▶ [Task set]
[1] Could you return, word for word, the part of the text on Russian diamond sanctions that opens with the words containing "Lame excuses, says" and closes with "for sectoral sanctions."?
[2] Which countries does the text on Russian diamond sanctions say have already imposed sanctions on Alrosa?

▶ [Text section]
Lame excuses, says Kathleen Van Brempt

By refusing to impose an import ban on Russian diamonds, the European Union is the exception among its allies today. The United States, Canada and New Zealand already imposed sanctions on Alrosa.

However, European measures were being considered. A draft of the list of targeted entities, dated Sept. 28, still listed Alrosa. But after heavy lobbying, Alrosa disappeared from the final list, which was approved last week. The argument cited is that it is best to have consistency between the sanctions list for individuals, companies and organizations with strong ties to Putin and the Kremlin, on the one hand, and the list of sectoral sanctions, on the other. Diamond was never part of the latter. A lame excuse. Instead of removing Alrosa from the sanctions list, it would have made more sense to include diamonds on the list for sectoral sanctions.

The diamond industry likes to point out the risk of major job losses. This would involve 10,000 positions, directly and indirectly. But is that really true? Figures from the FOD Economie (Belgian Ministry of Economy) show that the trade in Russian diamonds in Antwerp has already dropped by 80 percent to date, with little or no impact on the sector. Why then that last 20 percent is an obstacle remains unclear.

▶ [Dataset excerpts]
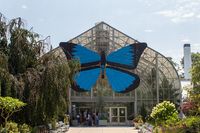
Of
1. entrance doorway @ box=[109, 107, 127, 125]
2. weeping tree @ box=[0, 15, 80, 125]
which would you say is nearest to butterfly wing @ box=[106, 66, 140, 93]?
entrance doorway @ box=[109, 107, 127, 125]

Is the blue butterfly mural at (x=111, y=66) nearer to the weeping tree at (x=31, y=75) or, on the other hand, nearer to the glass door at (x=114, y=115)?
the glass door at (x=114, y=115)

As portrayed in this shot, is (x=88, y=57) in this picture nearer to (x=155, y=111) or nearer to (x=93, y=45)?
(x=93, y=45)

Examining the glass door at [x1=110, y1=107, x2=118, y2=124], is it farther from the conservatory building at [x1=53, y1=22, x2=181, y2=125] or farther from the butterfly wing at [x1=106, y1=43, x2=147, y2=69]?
the butterfly wing at [x1=106, y1=43, x2=147, y2=69]

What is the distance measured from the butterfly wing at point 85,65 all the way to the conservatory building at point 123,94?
99 cm

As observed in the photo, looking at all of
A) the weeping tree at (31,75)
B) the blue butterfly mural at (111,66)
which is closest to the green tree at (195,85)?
the weeping tree at (31,75)

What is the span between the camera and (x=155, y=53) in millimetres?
43594

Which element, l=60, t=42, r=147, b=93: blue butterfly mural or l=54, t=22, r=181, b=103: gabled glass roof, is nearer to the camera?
l=60, t=42, r=147, b=93: blue butterfly mural

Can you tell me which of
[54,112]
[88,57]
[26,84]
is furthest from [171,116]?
[88,57]

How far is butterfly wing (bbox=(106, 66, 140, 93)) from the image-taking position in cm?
4338

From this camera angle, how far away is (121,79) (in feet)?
143

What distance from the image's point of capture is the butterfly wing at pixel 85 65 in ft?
139

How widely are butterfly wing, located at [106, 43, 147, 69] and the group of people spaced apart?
5.75 m

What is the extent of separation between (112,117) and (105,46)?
7817 millimetres

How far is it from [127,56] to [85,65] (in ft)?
14.4
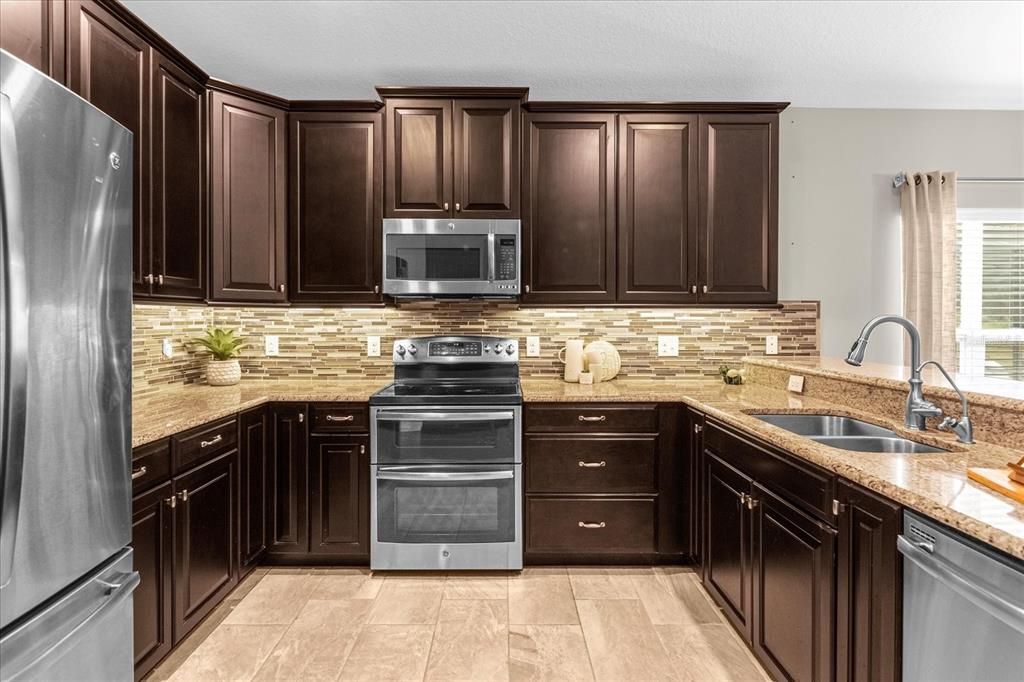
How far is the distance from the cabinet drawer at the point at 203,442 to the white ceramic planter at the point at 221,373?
0.72 metres

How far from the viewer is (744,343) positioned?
3.31 m

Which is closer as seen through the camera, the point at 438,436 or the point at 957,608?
the point at 957,608

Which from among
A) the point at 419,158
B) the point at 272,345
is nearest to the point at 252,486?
the point at 272,345

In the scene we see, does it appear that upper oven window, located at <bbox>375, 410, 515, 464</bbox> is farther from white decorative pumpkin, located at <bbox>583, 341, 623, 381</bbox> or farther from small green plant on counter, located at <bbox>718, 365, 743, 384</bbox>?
small green plant on counter, located at <bbox>718, 365, 743, 384</bbox>

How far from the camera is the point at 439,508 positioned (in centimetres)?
262

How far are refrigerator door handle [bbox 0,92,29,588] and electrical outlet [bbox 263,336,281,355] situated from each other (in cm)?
236

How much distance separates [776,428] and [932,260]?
2.50 m

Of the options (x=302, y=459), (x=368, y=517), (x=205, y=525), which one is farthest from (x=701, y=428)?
(x=205, y=525)

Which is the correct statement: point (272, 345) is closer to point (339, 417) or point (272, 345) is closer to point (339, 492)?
point (339, 417)

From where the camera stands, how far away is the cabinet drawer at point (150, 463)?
1.69 meters

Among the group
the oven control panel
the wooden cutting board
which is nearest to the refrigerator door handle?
the wooden cutting board

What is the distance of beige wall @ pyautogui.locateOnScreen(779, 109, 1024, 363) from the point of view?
11.2 feet

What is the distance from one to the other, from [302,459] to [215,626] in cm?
77

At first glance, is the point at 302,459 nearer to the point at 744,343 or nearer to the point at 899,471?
the point at 899,471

▶ [Answers]
[1]
Lame excuses, says Kathleen Van Brempt

By refusing to impose an import ban on Russian diamonds, the European Union is the exception among its allies today. The United States, Canada and New Zealand already imposed sanctions on Alrosa.

However, European measures were being considered. A draft of the list of targeted entities, dated Sept. 28, still listed Alrosa. But after heavy lobbying, Alrosa disappeared from the final list, which was approved last week. The argument cited is that it is best to have consistency between the sanctions list for individuals, companies and organizations with strong ties to Putin and the Kremlin, on the one hand, and the list of sectoral sanctions, on the other. Diamond was never part of the latter. A lame excuse. Instead of removing Alrosa from the sanctions list, it would have made more sense to include diamonds on the list for sectoral sanctions.

[2] The United States, Canada, New Zealand